Appendectomy at not changed shoot — more dangerous intervention, than at appendicitis as occurs against the serious illness simulating appendicitis. According to P.E. Beylin (1966), in the analysis of a lethality it is established that 15,2% after appendectomy of changes in a shoot had no dead, and the death occurred from other diseases (nonspecific ulcer colitis, pneumonia, an illness Krone etc.).
In this regard we consider that each removal of a worm-shaped shoot has to be reasoned. It is necessary to condemn categorically the appendectomies made "just in case", "on the way" during other interventions. In cases when during intervention concerning assumed acute or an appendicism other pathology is found, carrying out appendectomy is a gross blunder.
It is necessary to recognize that diagnosis of an appendicism presents the known difficulties. Objective symptoms, unfortunately, are indistinct, and the surgeon always finds them only at research of the patient. We paid attention that at the directed poll of patients and research of an abdominal cavity at undergone inspection, even transferred appendectomy in the past, it is possible to reveal also the morbidity in the right ileal area arising independently or at its palpation and morbidity in Mac-Burney's points, Lantsa, Kummel, positive symptoms of Obraztsov etc. Therefore the inexperienced doctor, having aimed to establish the diagnosis of an appendicism, will always find the corresponding symptomatology and will confirm the hypothesis made by it. Carried out after this an operative measure, from the point of view of the operating surgeon, it will be justified as macroscopically it will find appendicism signs, taking for pathological changes ". . any operational find — a long or short shoot, commissures in this area, existence of fecal stones, worms etc. When do not find anything, speak about velvety mucous, a thickening of a wall and about many it that is not caught even by a microscope".

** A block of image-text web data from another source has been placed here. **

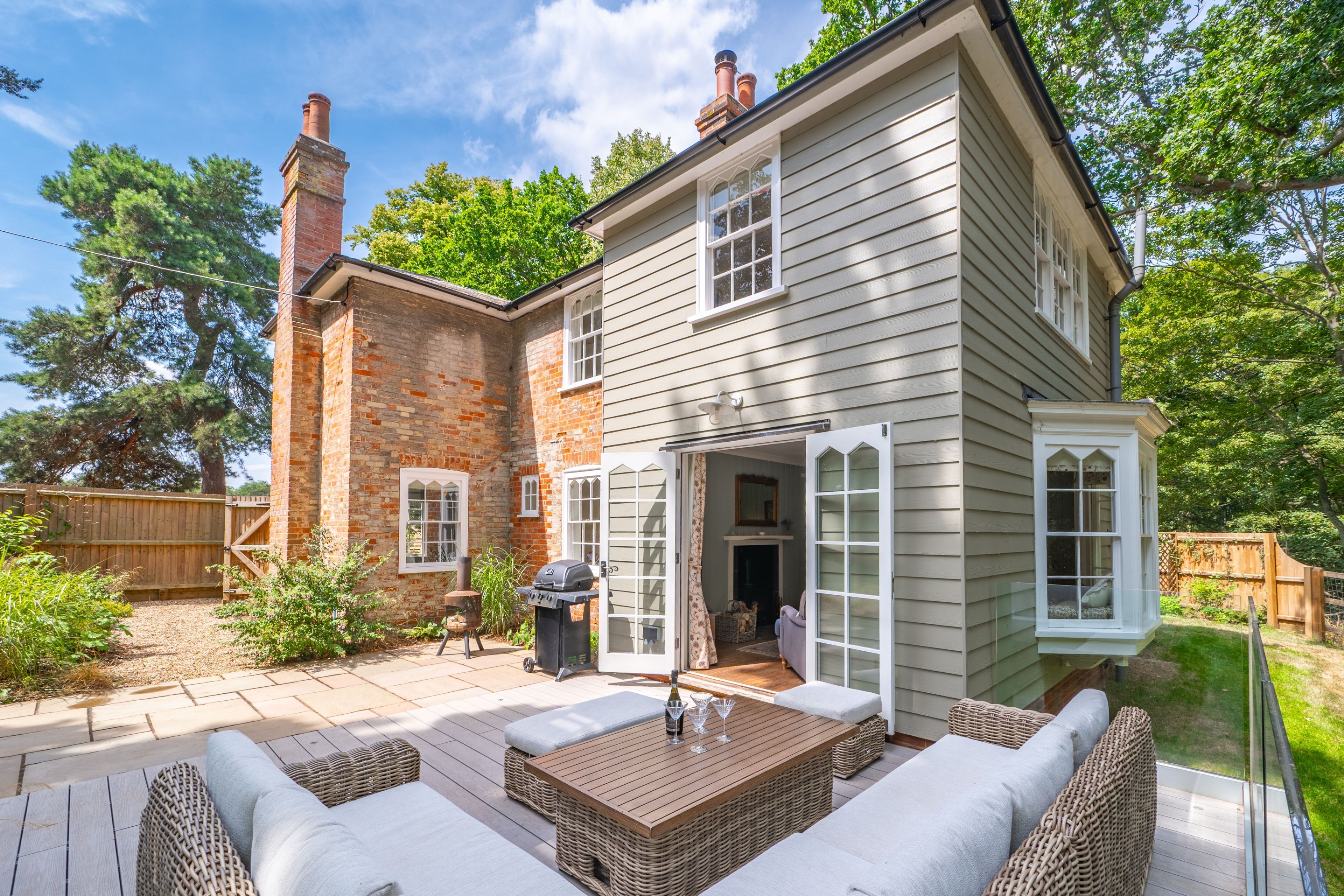 A two-story house with a brick chimney, a patio with wicker furniture, and a large window.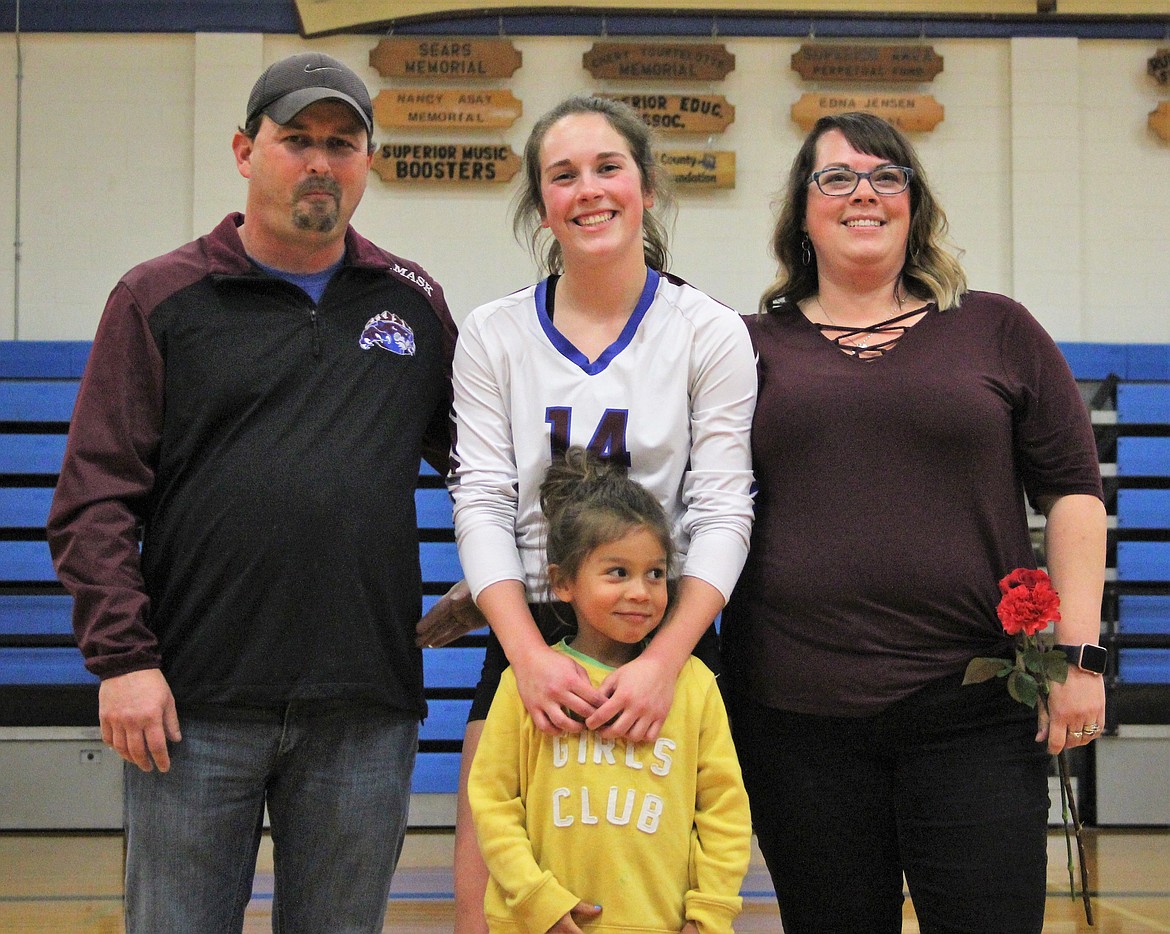 Superior&#146;S Madison Mask was escorted by her parents, Jeff and Kristy Mask during Senior Night on Oct. 20. (Photo courtesy of Frankie Kelly)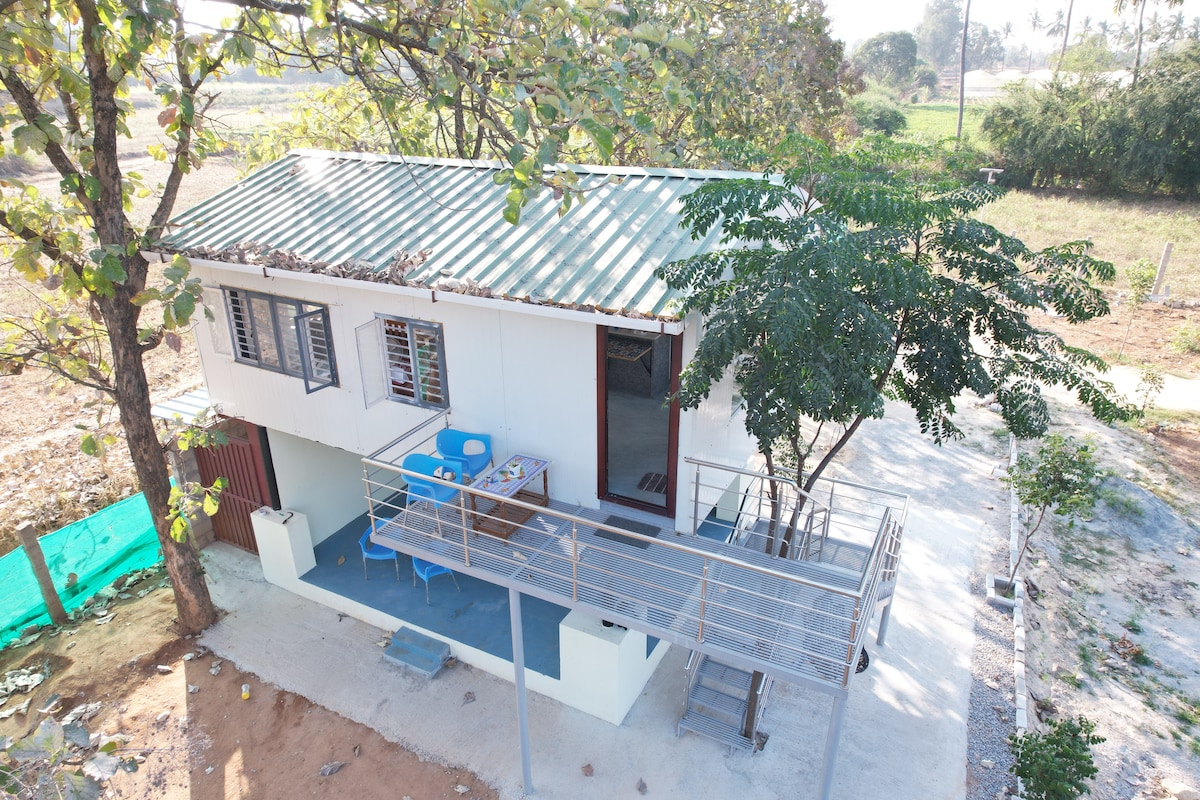 A quaint farmhouse is featured, surrounded by greenery. A spacious balcony with seating is visible, offering views of the landscape. The structure is elevated, showcasing a slanted roof and multiple windows that invite natural light into the interior.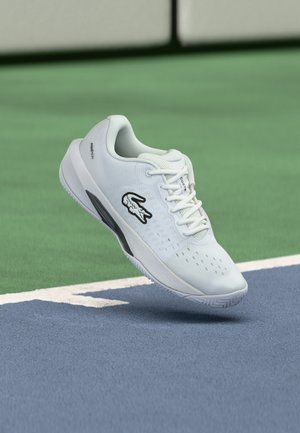 Chaussure de tennis blanche Lacoste avec logo noir, lacets blancs et semelle texturée flottant au-dessus d'un court de tennis bleu et vert.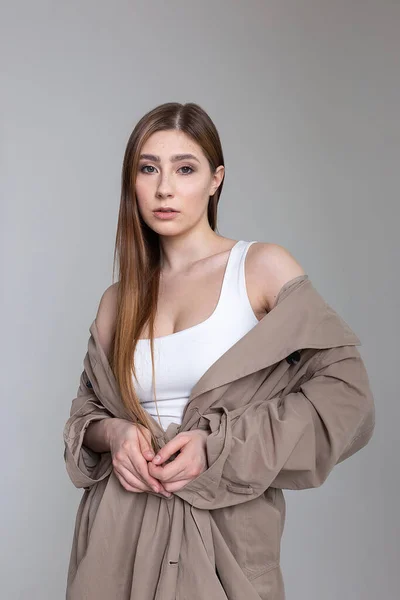 Caucasiana menina bonita em capa de chuva olha para a câmera. retrato de beleza, testes de modelo — Fotografia de Stock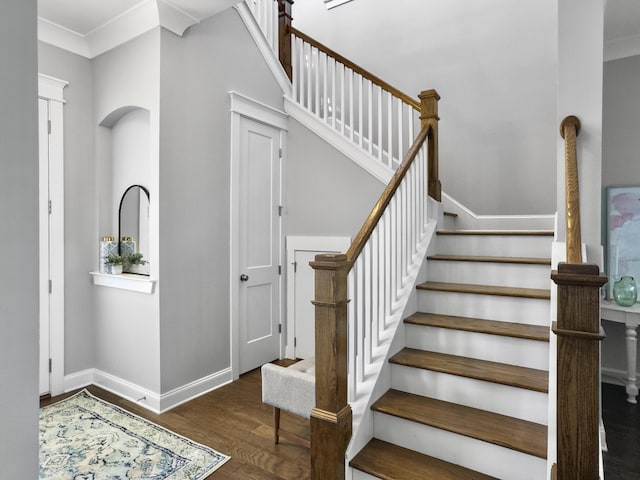 stairway featuring hardwood / wood-style flooring and crown molding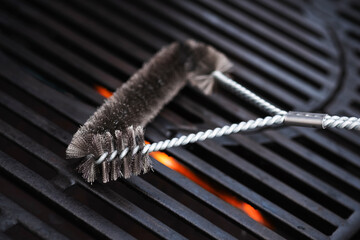 Cleaning outdoor gas grill with a metal brush before next grilling. Close-up.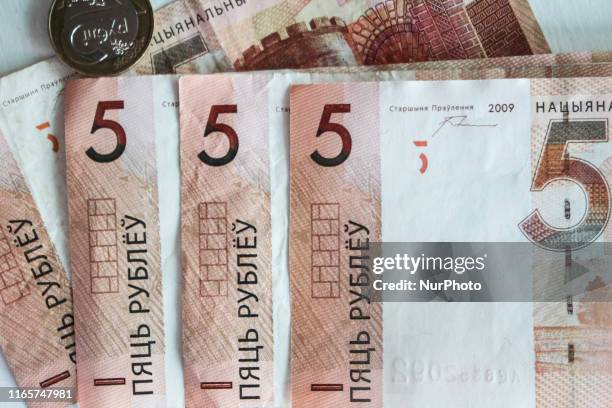 This photo illustration show The Belarusian ruble or rouble , the official currency of Belarus banknotes and coins are seen in Grodno, Belarus on 1...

Additional methods of research, unfortunately, are indistinct and do not allow to catch those minor changes which can be at an appendicism. At a blood analysis at most of patients it is not possible to establish any shifts in its indicators. Some authors attach significance to X-ray inspection (N. G. Sosnyakov and K. N. Lazareva, 1961; L. D. Taranenko, A.S. Tamarkin, A. I. Oberemchenko, 1969, etc.). Radiological signs of an appendicism are also very indistinct. A number of researchers specify that at an appendicism not filling with the contrast mass of a worm-shaped shoot which in usual conditions it is filled in 70 — 80% of cases (D. Bogatin) is characteristic. Others, on the contrary, specify that chetkoobrazny filling and a delay of a contrast agent in a worm-shaped shoot — an appendicism sign (3. Marzhatka, 1967, etc.) . According to D. Bogatin, on the basis of radiological inspection it is possible to judge the anatomic provision of a worm-shaped shoot, its size, a relief of a mucous membrane, a peristaltics, degrees of admission and emptyings, and also its smeshchayemost or fixing. However all these signs cannot be considered pathognomonic for an appendicism and can be taken into consideration only in total with clinical.